The judge accepted the insurer's argument that General Condition 3 was therefore a condition precedent and that the insurers had no obligation to pay because it had been breached on the facts of the case. The judge noted that there is no equivalent of section 54 of the Australian Insurance Contracts Act 1984 (which prevents reliance on the breach of a condition such as General Condition 3 in the absence of prejudice to the insurer) under English law.

In addition, it was held that it had not been established that the third party claim would have fallen within the scope of the policy. At no point had the insurer approved the Cap and Collar Agreement, or agreed that it represented the insured's actual liability to the third party claimant. Nor were insurers estopped from relying on the insured's failure to prove liability: there had not been any representation or common assumption that the insurer would accept the settlement as representing the insured's actual liability. Nor had there been any agreement by the insurer to the incurring of defence costs by the insured and so they were not covered either. It was also considered that none of the insuring provisions in the sections of the Global Policy had been satisfactorily triggered.

ICICI Bank v Mehta: Whether delay fatal to application for a freezing injunction and requirements for an "anchor defendant"


Various issues arose in this case regarding the continuation of worldwide freezing orders against the defendants. One of the issues was whether delay by the applicant was fatal to the application. The respondent had received a formal demand threatening asset seizure in July 2016 and was notified that a claim form had been issued against her in August 2016, but no application for a freezing order was made in England for a further 7 months (settlement discussions having taken place during this time). HHJ Waksman QC noted that delay alone will not usually prevent the grant of a freezing order if the court is satisfied that there is still a real risk of dissipation.
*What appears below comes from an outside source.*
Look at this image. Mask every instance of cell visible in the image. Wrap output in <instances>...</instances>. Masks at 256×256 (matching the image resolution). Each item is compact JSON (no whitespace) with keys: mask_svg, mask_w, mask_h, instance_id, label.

However, on the facts here, the judge found that a risk of dissipation could not be proven "on the simple basis that if Mona did really pose a such a risk, or the Bank thought that she did, it is somewhat odd that it took no earlier step to secure its position; it could still have negotiated with her afterwards".
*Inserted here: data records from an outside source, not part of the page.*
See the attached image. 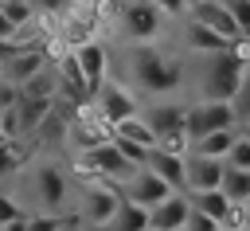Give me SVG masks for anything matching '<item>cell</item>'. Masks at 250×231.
<instances>
[{
  "instance_id": "6da1fadb",
  "label": "cell",
  "mask_w": 250,
  "mask_h": 231,
  "mask_svg": "<svg viewBox=\"0 0 250 231\" xmlns=\"http://www.w3.org/2000/svg\"><path fill=\"white\" fill-rule=\"evenodd\" d=\"M129 78H133L145 94L168 98V94H176V90L184 86V67H180V59L164 55V51L152 47V43H137V47L129 51Z\"/></svg>"
},
{
  "instance_id": "7a4b0ae2",
  "label": "cell",
  "mask_w": 250,
  "mask_h": 231,
  "mask_svg": "<svg viewBox=\"0 0 250 231\" xmlns=\"http://www.w3.org/2000/svg\"><path fill=\"white\" fill-rule=\"evenodd\" d=\"M242 82H246V67H238L227 51L207 55L199 70V102H227Z\"/></svg>"
},
{
  "instance_id": "3957f363",
  "label": "cell",
  "mask_w": 250,
  "mask_h": 231,
  "mask_svg": "<svg viewBox=\"0 0 250 231\" xmlns=\"http://www.w3.org/2000/svg\"><path fill=\"white\" fill-rule=\"evenodd\" d=\"M219 129H242L227 102H188L184 106V137H188V145L199 141L203 133H219Z\"/></svg>"
},
{
  "instance_id": "277c9868",
  "label": "cell",
  "mask_w": 250,
  "mask_h": 231,
  "mask_svg": "<svg viewBox=\"0 0 250 231\" xmlns=\"http://www.w3.org/2000/svg\"><path fill=\"white\" fill-rule=\"evenodd\" d=\"M90 102H94L98 117H102L109 129H113L117 121H129V117H137V110H141V106H137V94H133L129 86H121V82H109V78L98 86V94H94Z\"/></svg>"
},
{
  "instance_id": "5b68a950",
  "label": "cell",
  "mask_w": 250,
  "mask_h": 231,
  "mask_svg": "<svg viewBox=\"0 0 250 231\" xmlns=\"http://www.w3.org/2000/svg\"><path fill=\"white\" fill-rule=\"evenodd\" d=\"M31 192H35V204L47 208V215H59V208L66 204V192H70L66 172H62L55 161L35 164V168H31Z\"/></svg>"
},
{
  "instance_id": "8992f818",
  "label": "cell",
  "mask_w": 250,
  "mask_h": 231,
  "mask_svg": "<svg viewBox=\"0 0 250 231\" xmlns=\"http://www.w3.org/2000/svg\"><path fill=\"white\" fill-rule=\"evenodd\" d=\"M117 204H121V196H117L113 184H90V188H82V208H78L74 215H78V223H86L90 231H102V227L113 219Z\"/></svg>"
},
{
  "instance_id": "52a82bcc",
  "label": "cell",
  "mask_w": 250,
  "mask_h": 231,
  "mask_svg": "<svg viewBox=\"0 0 250 231\" xmlns=\"http://www.w3.org/2000/svg\"><path fill=\"white\" fill-rule=\"evenodd\" d=\"M117 196L148 211V208H156L160 200H168V196H172V188H168L160 176H152L148 168H133V172H129V180H121V184H117Z\"/></svg>"
},
{
  "instance_id": "ba28073f",
  "label": "cell",
  "mask_w": 250,
  "mask_h": 231,
  "mask_svg": "<svg viewBox=\"0 0 250 231\" xmlns=\"http://www.w3.org/2000/svg\"><path fill=\"white\" fill-rule=\"evenodd\" d=\"M121 23H125V35L137 39V43H152L164 27V16L148 4V0H125L121 4Z\"/></svg>"
},
{
  "instance_id": "9c48e42d",
  "label": "cell",
  "mask_w": 250,
  "mask_h": 231,
  "mask_svg": "<svg viewBox=\"0 0 250 231\" xmlns=\"http://www.w3.org/2000/svg\"><path fill=\"white\" fill-rule=\"evenodd\" d=\"M70 55H74V67H78V74H82V82H86V94L94 98L98 86L105 82V70H109V51H105V43L90 39V43L74 47Z\"/></svg>"
},
{
  "instance_id": "30bf717a",
  "label": "cell",
  "mask_w": 250,
  "mask_h": 231,
  "mask_svg": "<svg viewBox=\"0 0 250 231\" xmlns=\"http://www.w3.org/2000/svg\"><path fill=\"white\" fill-rule=\"evenodd\" d=\"M188 20L191 23H199V27H207V31H215L219 39H242L246 31L230 20V12L223 8V0H203V4H195V8H188Z\"/></svg>"
},
{
  "instance_id": "8fae6325",
  "label": "cell",
  "mask_w": 250,
  "mask_h": 231,
  "mask_svg": "<svg viewBox=\"0 0 250 231\" xmlns=\"http://www.w3.org/2000/svg\"><path fill=\"white\" fill-rule=\"evenodd\" d=\"M47 63H51V55L43 51V43H31V47H20V51L0 67V78H8L12 86H20V82H27L31 74H39Z\"/></svg>"
},
{
  "instance_id": "7c38bea8",
  "label": "cell",
  "mask_w": 250,
  "mask_h": 231,
  "mask_svg": "<svg viewBox=\"0 0 250 231\" xmlns=\"http://www.w3.org/2000/svg\"><path fill=\"white\" fill-rule=\"evenodd\" d=\"M223 180V161L184 153V192H211Z\"/></svg>"
},
{
  "instance_id": "4fadbf2b",
  "label": "cell",
  "mask_w": 250,
  "mask_h": 231,
  "mask_svg": "<svg viewBox=\"0 0 250 231\" xmlns=\"http://www.w3.org/2000/svg\"><path fill=\"white\" fill-rule=\"evenodd\" d=\"M141 121L152 129L156 141H160V137H172V133H184V102L160 98V102H152V106L141 114Z\"/></svg>"
},
{
  "instance_id": "5bb4252c",
  "label": "cell",
  "mask_w": 250,
  "mask_h": 231,
  "mask_svg": "<svg viewBox=\"0 0 250 231\" xmlns=\"http://www.w3.org/2000/svg\"><path fill=\"white\" fill-rule=\"evenodd\" d=\"M191 204L184 192H172L168 200H160L156 208H148V231H184V219H188Z\"/></svg>"
},
{
  "instance_id": "9a60e30c",
  "label": "cell",
  "mask_w": 250,
  "mask_h": 231,
  "mask_svg": "<svg viewBox=\"0 0 250 231\" xmlns=\"http://www.w3.org/2000/svg\"><path fill=\"white\" fill-rule=\"evenodd\" d=\"M152 176H160L172 192H184V157H172V153H160V149H148L145 153V164Z\"/></svg>"
},
{
  "instance_id": "2e32d148",
  "label": "cell",
  "mask_w": 250,
  "mask_h": 231,
  "mask_svg": "<svg viewBox=\"0 0 250 231\" xmlns=\"http://www.w3.org/2000/svg\"><path fill=\"white\" fill-rule=\"evenodd\" d=\"M51 106L55 102H43V98H16V125H20V141L23 137H31L39 125H43V117L51 114Z\"/></svg>"
},
{
  "instance_id": "e0dca14e",
  "label": "cell",
  "mask_w": 250,
  "mask_h": 231,
  "mask_svg": "<svg viewBox=\"0 0 250 231\" xmlns=\"http://www.w3.org/2000/svg\"><path fill=\"white\" fill-rule=\"evenodd\" d=\"M16 94H20V98H43V102H55V98H59V78H55V67L47 63L39 74H31L27 82H20V86H16Z\"/></svg>"
},
{
  "instance_id": "ac0fdd59",
  "label": "cell",
  "mask_w": 250,
  "mask_h": 231,
  "mask_svg": "<svg viewBox=\"0 0 250 231\" xmlns=\"http://www.w3.org/2000/svg\"><path fill=\"white\" fill-rule=\"evenodd\" d=\"M238 133H246V129H219V133H203L199 141H191V145H188V153H195V157H211V161H223V157H227V149H230V141H234Z\"/></svg>"
},
{
  "instance_id": "d6986e66",
  "label": "cell",
  "mask_w": 250,
  "mask_h": 231,
  "mask_svg": "<svg viewBox=\"0 0 250 231\" xmlns=\"http://www.w3.org/2000/svg\"><path fill=\"white\" fill-rule=\"evenodd\" d=\"M145 227H148V211L137 208V204H129V200H121L117 211H113V219L102 231H145Z\"/></svg>"
},
{
  "instance_id": "ffe728a7",
  "label": "cell",
  "mask_w": 250,
  "mask_h": 231,
  "mask_svg": "<svg viewBox=\"0 0 250 231\" xmlns=\"http://www.w3.org/2000/svg\"><path fill=\"white\" fill-rule=\"evenodd\" d=\"M188 196V204L195 208V211H203L207 219H215V223H223V215H227V196L219 192V188H211V192H184Z\"/></svg>"
},
{
  "instance_id": "44dd1931",
  "label": "cell",
  "mask_w": 250,
  "mask_h": 231,
  "mask_svg": "<svg viewBox=\"0 0 250 231\" xmlns=\"http://www.w3.org/2000/svg\"><path fill=\"white\" fill-rule=\"evenodd\" d=\"M219 192L227 196V204H246V200H250V172H238V168H227V164H223Z\"/></svg>"
},
{
  "instance_id": "7402d4cb",
  "label": "cell",
  "mask_w": 250,
  "mask_h": 231,
  "mask_svg": "<svg viewBox=\"0 0 250 231\" xmlns=\"http://www.w3.org/2000/svg\"><path fill=\"white\" fill-rule=\"evenodd\" d=\"M184 35H188V47H191V51H199V55H219V51H227V39H219L215 31H207V27L191 23V20H188Z\"/></svg>"
},
{
  "instance_id": "603a6c76",
  "label": "cell",
  "mask_w": 250,
  "mask_h": 231,
  "mask_svg": "<svg viewBox=\"0 0 250 231\" xmlns=\"http://www.w3.org/2000/svg\"><path fill=\"white\" fill-rule=\"evenodd\" d=\"M109 137L133 141V145H141V149H152V145H156V137H152V129L141 121V114H137V117H129V121H117V125L109 129Z\"/></svg>"
},
{
  "instance_id": "cb8c5ba5",
  "label": "cell",
  "mask_w": 250,
  "mask_h": 231,
  "mask_svg": "<svg viewBox=\"0 0 250 231\" xmlns=\"http://www.w3.org/2000/svg\"><path fill=\"white\" fill-rule=\"evenodd\" d=\"M223 164H227V168H238V172H250V137H246V133H238V137L230 141Z\"/></svg>"
},
{
  "instance_id": "d4e9b609",
  "label": "cell",
  "mask_w": 250,
  "mask_h": 231,
  "mask_svg": "<svg viewBox=\"0 0 250 231\" xmlns=\"http://www.w3.org/2000/svg\"><path fill=\"white\" fill-rule=\"evenodd\" d=\"M20 161H23L20 141H4V145H0V180H8V176L20 168Z\"/></svg>"
},
{
  "instance_id": "484cf974",
  "label": "cell",
  "mask_w": 250,
  "mask_h": 231,
  "mask_svg": "<svg viewBox=\"0 0 250 231\" xmlns=\"http://www.w3.org/2000/svg\"><path fill=\"white\" fill-rule=\"evenodd\" d=\"M109 145H113V149H117L133 168H141V164H145V153H148V149H141V145H133V141H121V137H109Z\"/></svg>"
},
{
  "instance_id": "4316f807",
  "label": "cell",
  "mask_w": 250,
  "mask_h": 231,
  "mask_svg": "<svg viewBox=\"0 0 250 231\" xmlns=\"http://www.w3.org/2000/svg\"><path fill=\"white\" fill-rule=\"evenodd\" d=\"M0 12L8 16V23H12V27H23V23H31V20H35V16H31V8H27L23 0H8Z\"/></svg>"
},
{
  "instance_id": "83f0119b",
  "label": "cell",
  "mask_w": 250,
  "mask_h": 231,
  "mask_svg": "<svg viewBox=\"0 0 250 231\" xmlns=\"http://www.w3.org/2000/svg\"><path fill=\"white\" fill-rule=\"evenodd\" d=\"M62 227V215H27L23 219V231H59Z\"/></svg>"
},
{
  "instance_id": "f1b7e54d",
  "label": "cell",
  "mask_w": 250,
  "mask_h": 231,
  "mask_svg": "<svg viewBox=\"0 0 250 231\" xmlns=\"http://www.w3.org/2000/svg\"><path fill=\"white\" fill-rule=\"evenodd\" d=\"M12 219H23V208L16 204V196L0 192V227H4V223H12Z\"/></svg>"
},
{
  "instance_id": "f546056e",
  "label": "cell",
  "mask_w": 250,
  "mask_h": 231,
  "mask_svg": "<svg viewBox=\"0 0 250 231\" xmlns=\"http://www.w3.org/2000/svg\"><path fill=\"white\" fill-rule=\"evenodd\" d=\"M184 231H219V223H215V219H207L203 211H195V208H191V211H188V219H184Z\"/></svg>"
},
{
  "instance_id": "4dcf8cb0",
  "label": "cell",
  "mask_w": 250,
  "mask_h": 231,
  "mask_svg": "<svg viewBox=\"0 0 250 231\" xmlns=\"http://www.w3.org/2000/svg\"><path fill=\"white\" fill-rule=\"evenodd\" d=\"M23 4L31 8V16H59V8L66 0H23Z\"/></svg>"
},
{
  "instance_id": "1f68e13d",
  "label": "cell",
  "mask_w": 250,
  "mask_h": 231,
  "mask_svg": "<svg viewBox=\"0 0 250 231\" xmlns=\"http://www.w3.org/2000/svg\"><path fill=\"white\" fill-rule=\"evenodd\" d=\"M148 4H152L164 20H168V16H184V12H188V8H184V0H148Z\"/></svg>"
},
{
  "instance_id": "d6a6232c",
  "label": "cell",
  "mask_w": 250,
  "mask_h": 231,
  "mask_svg": "<svg viewBox=\"0 0 250 231\" xmlns=\"http://www.w3.org/2000/svg\"><path fill=\"white\" fill-rule=\"evenodd\" d=\"M16 98H20V94H16V86H12L8 78H0V110H12V106H16Z\"/></svg>"
},
{
  "instance_id": "836d02e7",
  "label": "cell",
  "mask_w": 250,
  "mask_h": 231,
  "mask_svg": "<svg viewBox=\"0 0 250 231\" xmlns=\"http://www.w3.org/2000/svg\"><path fill=\"white\" fill-rule=\"evenodd\" d=\"M16 51H20V47H16L12 39H0V67H4V63H8V59H12Z\"/></svg>"
},
{
  "instance_id": "e575fe53",
  "label": "cell",
  "mask_w": 250,
  "mask_h": 231,
  "mask_svg": "<svg viewBox=\"0 0 250 231\" xmlns=\"http://www.w3.org/2000/svg\"><path fill=\"white\" fill-rule=\"evenodd\" d=\"M12 35H16V27H12V23H8V16L0 12V39H12Z\"/></svg>"
},
{
  "instance_id": "d590c367",
  "label": "cell",
  "mask_w": 250,
  "mask_h": 231,
  "mask_svg": "<svg viewBox=\"0 0 250 231\" xmlns=\"http://www.w3.org/2000/svg\"><path fill=\"white\" fill-rule=\"evenodd\" d=\"M59 231H82V223H78V215H62V227Z\"/></svg>"
},
{
  "instance_id": "8d00e7d4",
  "label": "cell",
  "mask_w": 250,
  "mask_h": 231,
  "mask_svg": "<svg viewBox=\"0 0 250 231\" xmlns=\"http://www.w3.org/2000/svg\"><path fill=\"white\" fill-rule=\"evenodd\" d=\"M74 4H78V12H98L102 0H74Z\"/></svg>"
},
{
  "instance_id": "74e56055",
  "label": "cell",
  "mask_w": 250,
  "mask_h": 231,
  "mask_svg": "<svg viewBox=\"0 0 250 231\" xmlns=\"http://www.w3.org/2000/svg\"><path fill=\"white\" fill-rule=\"evenodd\" d=\"M195 4H203V0H184V8H195Z\"/></svg>"
},
{
  "instance_id": "f35d334b",
  "label": "cell",
  "mask_w": 250,
  "mask_h": 231,
  "mask_svg": "<svg viewBox=\"0 0 250 231\" xmlns=\"http://www.w3.org/2000/svg\"><path fill=\"white\" fill-rule=\"evenodd\" d=\"M4 4H8V0H0V8H4Z\"/></svg>"
},
{
  "instance_id": "ab89813d",
  "label": "cell",
  "mask_w": 250,
  "mask_h": 231,
  "mask_svg": "<svg viewBox=\"0 0 250 231\" xmlns=\"http://www.w3.org/2000/svg\"><path fill=\"white\" fill-rule=\"evenodd\" d=\"M0 145H4V133H0Z\"/></svg>"
},
{
  "instance_id": "60d3db41",
  "label": "cell",
  "mask_w": 250,
  "mask_h": 231,
  "mask_svg": "<svg viewBox=\"0 0 250 231\" xmlns=\"http://www.w3.org/2000/svg\"><path fill=\"white\" fill-rule=\"evenodd\" d=\"M145 231H148V227H145Z\"/></svg>"
}]
</instances>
A further issue in the case related to Article 8(1) of the recast Brussels Regulation which provides that a person domiciled in a Member State may also be sued "where he is one of a number of defendants, in the courts for the place where any one of them is domiciled, provided the claims are so closely connected that it is expedient to hear and determine them together". In Bord Na v British Polythene [2012] Flaux J held that, if (contrary to his decision) the claim against the "anchor defendant" had been struck out, he would have concluded that jurisdiction against the other defendants under Article 8(1) could not be maintained. Applying that decision here, HHJ Waksman QC concluded that there was a properly arguable case against one of the anchor defendants here (and the applicant need only find a real prospect of success against one anchor defendant) and so jurisdiction under Article 8(1) was satisfied. The same position would have applied had it been concluded that this fell under the common law rather than the recast Regulation.

COMMENT: This case reflects the decision in Anglo-Financial v Goldberg (see Weekly Update 37/14) where the claimant was refused a freezing injunction, in part because it had delayed by entering into lengthy negotiations to seek payment from the defendant. However, it also recognises that whether or not delay is relevant to a freezing order application will depend on the particular circumstances of the case.